Integrate $\int_{0}^{2\pi} {{x\sin^{100}x}\over \sin^{100}x+\cos^{100}x}dx$

Question

$$\int_{0}^{2\pi} {{x\sin^{100}x}\over \sin^{100}x+\cos^{100}x}\,dx $$ Does anyone have any idea? I'm stuck on it.
Thanks!

Answer 1

HINT:

First use $I=\int_a^bf(x)\ dx=\int_a^bf(a+b-x)\ dx$

so that $I+I=\int_a^b[f(x)+f(a+b-x)]\ dx\ \ \ \ (1)$

Then partition the ranges as $[0,\pi/2];[\pi/2,\pi];[\pi,3\pi/2];[3\pi/2,2\pi]$

In each four ranges apply $(1)$ again.

Generalization: For, $$J=\int_{m\cdot\pi/2}^{(m+1)\pi/2}\dfrac{\sin^nx}{\cos^nx+\sin^nx}dx$$

$\sin\left(\dfrac{m\pi}2+\dfrac{(m+1)\pi}2-x\right)=\sin\left(m\pi+\dfrac\pi2-x\right)=(-1)^m\cos x$

Similarly, $\cos\left(\dfrac{m\pi}2+\dfrac{(m+1)\pi}2-x\right)=(-1)^m\sin x,$

If $g(x)=\dfrac{\sin^nx}{\cos^nx+\sin^nx},$

$g\left(\dfrac{m\pi}2+\dfrac{(m+1)\pi}2-x\right)=\cdots=\dfrac{\cos^nx}{\sin^nx+\cos^nx}$

$$\implies J+J=\int_{m\cdot\pi/2}^{(m+1)\pi/2}\dfrac{\sin^nx+\cos^nx}{\cos^nx+\sin^nx}dx=\cdots=\dfrac{(m+1)\pi}2-\dfrac{m\pi}2=?$$

Answer 2

Hint.
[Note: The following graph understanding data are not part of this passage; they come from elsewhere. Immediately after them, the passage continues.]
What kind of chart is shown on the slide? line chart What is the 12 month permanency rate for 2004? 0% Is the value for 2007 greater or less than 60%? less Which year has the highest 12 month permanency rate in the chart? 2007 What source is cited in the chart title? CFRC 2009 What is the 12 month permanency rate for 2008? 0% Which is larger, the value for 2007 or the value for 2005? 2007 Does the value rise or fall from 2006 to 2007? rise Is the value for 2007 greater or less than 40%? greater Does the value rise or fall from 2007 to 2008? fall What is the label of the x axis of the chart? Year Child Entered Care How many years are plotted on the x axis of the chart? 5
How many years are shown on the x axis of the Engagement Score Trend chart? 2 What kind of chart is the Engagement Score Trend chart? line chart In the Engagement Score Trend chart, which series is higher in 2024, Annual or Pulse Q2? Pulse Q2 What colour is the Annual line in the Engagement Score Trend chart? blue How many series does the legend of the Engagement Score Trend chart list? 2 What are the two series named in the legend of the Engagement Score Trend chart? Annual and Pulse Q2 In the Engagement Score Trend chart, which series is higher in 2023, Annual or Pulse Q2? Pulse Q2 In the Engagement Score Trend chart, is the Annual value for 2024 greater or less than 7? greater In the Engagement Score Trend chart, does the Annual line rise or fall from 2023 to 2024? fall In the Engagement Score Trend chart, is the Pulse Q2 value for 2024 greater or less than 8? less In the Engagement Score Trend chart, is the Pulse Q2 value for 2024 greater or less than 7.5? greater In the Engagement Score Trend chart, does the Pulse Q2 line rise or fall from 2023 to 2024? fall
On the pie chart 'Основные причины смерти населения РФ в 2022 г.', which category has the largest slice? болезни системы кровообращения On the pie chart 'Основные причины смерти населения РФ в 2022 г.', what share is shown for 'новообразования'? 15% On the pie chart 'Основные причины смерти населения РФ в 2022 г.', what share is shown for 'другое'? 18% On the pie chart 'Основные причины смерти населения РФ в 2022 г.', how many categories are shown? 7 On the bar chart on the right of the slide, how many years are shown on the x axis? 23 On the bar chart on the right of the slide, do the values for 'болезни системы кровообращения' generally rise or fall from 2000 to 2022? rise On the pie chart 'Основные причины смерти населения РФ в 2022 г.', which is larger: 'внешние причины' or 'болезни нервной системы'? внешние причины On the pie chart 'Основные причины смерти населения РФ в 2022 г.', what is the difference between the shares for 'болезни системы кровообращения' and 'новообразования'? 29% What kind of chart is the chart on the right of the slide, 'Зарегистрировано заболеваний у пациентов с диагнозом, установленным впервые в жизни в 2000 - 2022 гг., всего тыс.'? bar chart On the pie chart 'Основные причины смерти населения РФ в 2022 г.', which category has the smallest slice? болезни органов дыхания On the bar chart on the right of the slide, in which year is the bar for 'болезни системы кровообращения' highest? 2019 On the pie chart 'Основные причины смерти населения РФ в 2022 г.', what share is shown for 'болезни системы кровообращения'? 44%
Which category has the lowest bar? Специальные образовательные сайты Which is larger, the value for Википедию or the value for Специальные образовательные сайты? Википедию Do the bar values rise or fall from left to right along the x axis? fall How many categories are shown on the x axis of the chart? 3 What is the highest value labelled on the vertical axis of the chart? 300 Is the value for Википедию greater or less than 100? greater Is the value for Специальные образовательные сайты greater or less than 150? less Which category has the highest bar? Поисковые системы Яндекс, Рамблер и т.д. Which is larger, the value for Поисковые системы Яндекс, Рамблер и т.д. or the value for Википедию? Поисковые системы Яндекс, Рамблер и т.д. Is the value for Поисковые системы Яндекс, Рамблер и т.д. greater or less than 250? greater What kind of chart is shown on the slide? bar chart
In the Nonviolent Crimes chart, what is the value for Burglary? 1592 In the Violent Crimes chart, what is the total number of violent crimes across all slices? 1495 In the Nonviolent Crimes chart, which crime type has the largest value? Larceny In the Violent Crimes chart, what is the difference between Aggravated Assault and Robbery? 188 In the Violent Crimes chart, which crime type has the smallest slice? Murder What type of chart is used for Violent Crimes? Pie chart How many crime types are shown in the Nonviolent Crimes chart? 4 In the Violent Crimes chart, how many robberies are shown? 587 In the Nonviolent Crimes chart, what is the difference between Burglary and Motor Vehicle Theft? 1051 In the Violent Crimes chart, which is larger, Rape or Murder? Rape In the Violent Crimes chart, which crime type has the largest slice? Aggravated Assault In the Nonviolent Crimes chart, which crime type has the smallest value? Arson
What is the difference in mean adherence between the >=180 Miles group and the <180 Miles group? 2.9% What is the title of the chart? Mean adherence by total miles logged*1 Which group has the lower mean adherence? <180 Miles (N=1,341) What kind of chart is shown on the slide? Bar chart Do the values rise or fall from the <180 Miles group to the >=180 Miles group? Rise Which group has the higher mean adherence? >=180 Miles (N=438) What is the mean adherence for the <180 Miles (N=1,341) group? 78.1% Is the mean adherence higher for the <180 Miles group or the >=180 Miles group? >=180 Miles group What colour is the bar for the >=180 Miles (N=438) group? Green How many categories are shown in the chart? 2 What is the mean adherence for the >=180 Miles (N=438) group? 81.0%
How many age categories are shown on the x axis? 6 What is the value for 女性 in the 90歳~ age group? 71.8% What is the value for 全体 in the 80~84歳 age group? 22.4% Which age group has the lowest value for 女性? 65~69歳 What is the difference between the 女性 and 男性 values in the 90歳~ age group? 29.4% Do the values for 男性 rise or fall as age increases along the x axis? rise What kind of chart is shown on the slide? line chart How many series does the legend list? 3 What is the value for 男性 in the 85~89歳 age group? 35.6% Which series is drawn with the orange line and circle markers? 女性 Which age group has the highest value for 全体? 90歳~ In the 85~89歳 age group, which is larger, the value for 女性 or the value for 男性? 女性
By the change of variable $$ x \to 2\pi-x, $$ one gets $$ \int_{0}^{2\pi} {{x\sin^{100}x}\over \sin^{100}x+\cos^{100}x}\:dx =\int_{0}^{2\pi} {{(2\pi-x)\sin^{100}x}\over \sin^{100}x+\cos^{100}x}\:dx $$ then one may obtain a standard integral.

Answer 3

After the reduction (by symmetry, $x\mapsto 2\pi-x$) to $$\pi\int_{0}^{2\pi}\frac{\sin^{100}(x)}{\sin^{100}(x)+\cos^{100}(x)}\,dx=2\pi\int_{0}^{\pi}\frac{\sin^{100}(x)}{\sin^{100}(x)+\cos^{100}(x)}\,dx$$ we may still apply a symmetry argument ($x\mapsto \frac{\pi}{2}-x$) to turn the last integral into $$ 2\pi \int_{0}^{\pi/2}\frac{\sin^{100}(x)+\cos^{100}(x)}{\sin^{100}(x)+\cos^{100}(x)}\,dx = \color{red}{\large\pi^2}.$$ You may replace $100$ with any positive even integer and the answer stays the same.